Enriching the learning culture is critical amid these tough times. As workplace relations continue to change, employees should invest time honing their skills, knowledge, and expertise to pave the way for even bigger career opportunities. That said, we’re listing down the biggest professional development lessons during the pandemic and how they will contribute to building a learning culture in the modern workplace.
Digital literacy is essential
During the first months of the pandemic, governments and health officials have significantly reduced physical interactions to prevent the virus from spreading. As officers and academic institutions have closed down, more and more people have realized the importance of technology to bridge the physical gap. In a blink of an eye, technology has completely dominated people’s lives, including the way they interact, shop, order food, and do business.
In the business world, employees have to be updated with current events and workplace happenings. This helps them to communicate their ideas during meetings and keeps audiences and customers focused and engaged.
Technology has already become second nature to digital natives, specifically millennials and Generation X. To keep up with the growing capabilities of technology, everyone should develop their expertise and knowledge on the emerging digital innovations. This will help them explore different forms of digital resources to create an enriching learning culture even at home.
Practice responsible digital citizenship. Research about new software and computer systems, and determine which ones can help you in your career. Enroll in online training courses or tinker with newly released educational applications. The stronger your digital literacy, the more competitive you’ll be as an entrepreneur, employee, or student. Use all the free time you have to learn and explore anything you want!
Using technology to the company’s advantage
During the pandemic, businesses have two options to stay afloat: rely on technology or operate in their physical spaces.
Small businesses and tech startups that know how to maximize technology can adapt to changes very quickly. One example is companies running a remote workforce even before the pandemic. The sudden transition to work from home wasn’t a big issue, as they can resume work online amid the interruption.
Meanwhile, industries that are physical in nature are those that struggle the most to stay in business. These include restaurants and hotels that lost a significant amount of clients. These industries rely on face-to-face interactions to boost their income stream, so losing the human factor will incur a large loss.

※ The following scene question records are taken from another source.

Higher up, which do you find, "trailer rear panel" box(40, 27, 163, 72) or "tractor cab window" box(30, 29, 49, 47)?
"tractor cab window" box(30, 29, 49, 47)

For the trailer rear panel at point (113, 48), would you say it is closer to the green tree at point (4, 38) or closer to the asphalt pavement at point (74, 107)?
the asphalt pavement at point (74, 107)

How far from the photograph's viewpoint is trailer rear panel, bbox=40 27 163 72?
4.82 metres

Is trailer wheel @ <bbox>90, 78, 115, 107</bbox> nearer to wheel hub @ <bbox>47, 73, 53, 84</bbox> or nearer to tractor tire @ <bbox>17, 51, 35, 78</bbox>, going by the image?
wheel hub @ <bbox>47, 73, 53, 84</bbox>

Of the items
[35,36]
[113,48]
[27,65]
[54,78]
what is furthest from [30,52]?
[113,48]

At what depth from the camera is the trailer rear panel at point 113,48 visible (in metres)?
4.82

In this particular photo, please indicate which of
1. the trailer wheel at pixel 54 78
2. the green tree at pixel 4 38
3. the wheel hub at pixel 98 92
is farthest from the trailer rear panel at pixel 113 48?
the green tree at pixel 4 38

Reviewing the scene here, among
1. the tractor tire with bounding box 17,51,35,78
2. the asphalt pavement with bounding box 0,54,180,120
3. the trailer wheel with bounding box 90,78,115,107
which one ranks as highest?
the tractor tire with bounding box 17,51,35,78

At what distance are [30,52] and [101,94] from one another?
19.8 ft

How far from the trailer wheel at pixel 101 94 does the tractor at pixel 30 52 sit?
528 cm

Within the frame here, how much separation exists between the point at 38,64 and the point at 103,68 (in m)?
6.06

Companies are responding to the changing business climate by incorporating the Internet and technologies in their business models. Supermarkets and grocery stores rely on delivery applications, while art galleries and museums have virtual tours to reach a wider audience.
These things only became possible because of technology and digital skills. So, if you’re struggling to adapt to these changing times, you can always turn to the Internet to look for solutions. A pandemic doesn’t mean an end to all our career aspirations, instead use this time to challenge yourself and use technology to your advantage.
Working on soft skills
In these trying times, people need each other more than anything else. We turn to our coworkers and teammates for mental and emotional support. Amid the stigma of therapy and mental health, people also have to deal with stress and isolation, both primary triggers for mental health concerns.
Employers today are letting their empathy influence their decisions and responses. They have become more understanding of their employees in terms of deadlines, absenteeism, and leaves. It also includes communication and teamwork to help organizations maintain a positive relationship with their employees and clients. Most people overlook soft skills when building their professional development, but the pandemic has taught us that having the right soft skills is critical to team player abilities.
Investing in a learning culture can go a long way by helping companies improve productivity, promotion, and retention. Amid the change and disruptions caused by the pandemic, this will help employees take the initiative and drive their own careers. In turn, employers can gain better support and perspective to manage a diverse and digital workforce.